Features and Benefits

In recent years, broadband and other faster Internet connections have become widely available which has lead to the need for software firewalls that could be implemented and maintained by average users. Currently, there are many software vendors competing for the home and small networks market and are trying to package as many features as possible into their products. Below is the list and explanation of some of the main features that personal firewall vendors offer.

Inbound and Outbound Packet Filtering: Filtering the incoming data packets according to the security policies (created by the users or administrator) is the main function of a firewall. Data packets can be filtered using any of their attributes such as protocol, source address and port number and destination address and port number. Filtering the outgoing packets is an equally important feature of personal firewalls.

Stealth Mode: Before attempting to penetrate a system protected by a personal firewall, an intruder usually tries to identify the target system and create a footprint of it. They may also scan it for open ports and information such as OS type and application versions. If an intruder is unable to find the system, then he would not be able to penetrate it. Stealth mode does not mean that the machine's IP address is invisible, but it makes the machine's most vulnerable entry points invisible to tools that intruders use to seek out targets. They essentially block any port that is not in use.

Support Custom Rules: This feature allows the user to customize the security policy other than the values that come with the personal firewall. A user can write a security policy to block data packets by IP address, port number, or protocol or can define custom ports and protocols to use applications such as video conferencing and Voice over IP.

Ad Blocking: This feature blocks unwanted advertisements from displaying in the users Web browser. There are several different types of ads used by Web sites. These include pop-up ads, animated ads, skyscraper ads, and banner ads. Some personal firewalls allow the user to change the filtering rules for the different type of ads.

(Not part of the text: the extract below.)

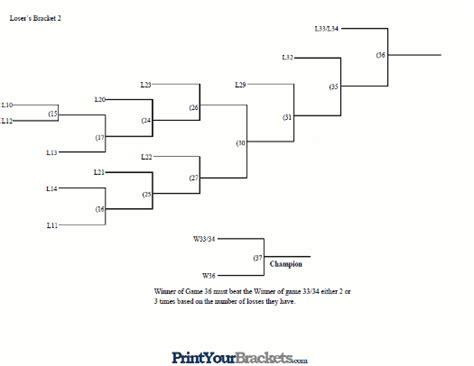 team triple elimination tournament bracket printable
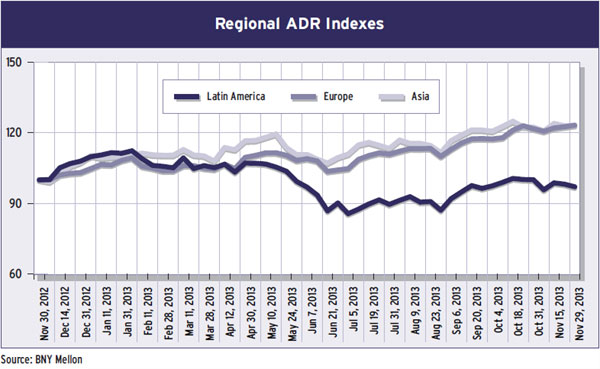 27-regional-adr-indexes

Content filtering: Also referred to as "parental control", this feature gives the ability to block Web sites because of its content. Filtering can be based upon a database listing these sites, a user created list of sites, or a list of keywords found in web pages.

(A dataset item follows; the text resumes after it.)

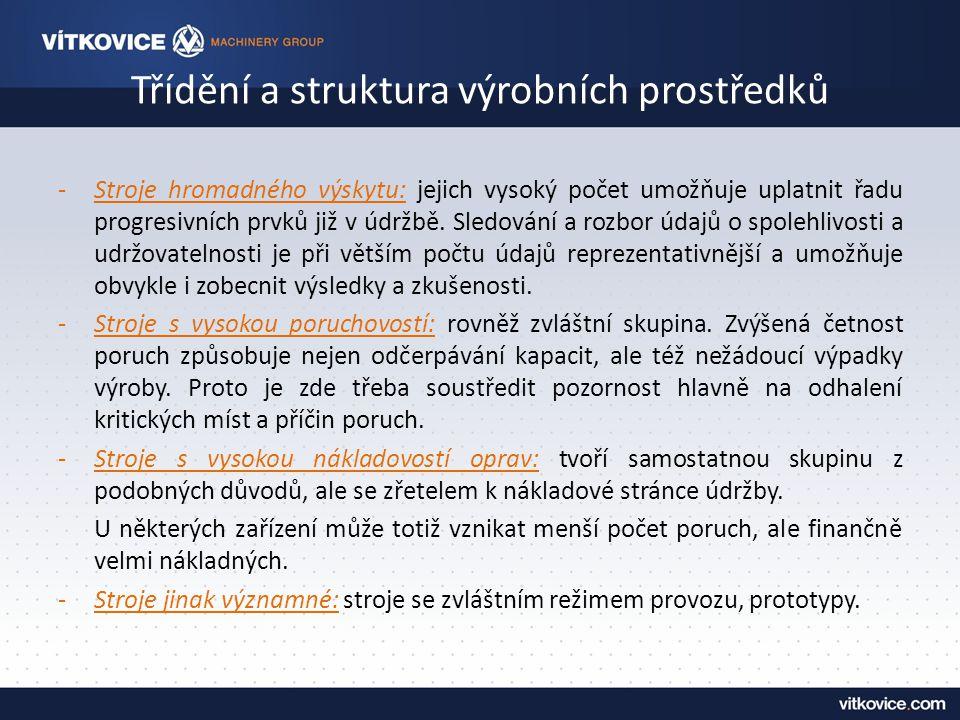 Třídění a struktura výrobních prostředků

Cookie Control: A cookie is a small text file that a Web site places on a computer that can contain personal information such as name, address, phone number, password, etc. They can be last for the duration of the current Internet session or they can be persistent and reside on the computer indefinitely. There is also another type of cookie called a third-party cookie that can be placed on a computer to record information about the users Internet surfing habits. The cookie control feature allows the user to block these cookies from being placed on the computer. Some vendors allow the user to distinguish between the types of cookies being blocked.

Mobile Code Protection: Mobile code is active or executable code that is embedded in Web pages or HTML Email such as Java applets, ActiveX controls, and plug-ins. Mobile code can sometimes be malicious with the ability to copy files, steal passwords, copy files, and wipe out hard drives. This feature blocks the mobile code from executing and gives and alert asking the user if they want the code to execute.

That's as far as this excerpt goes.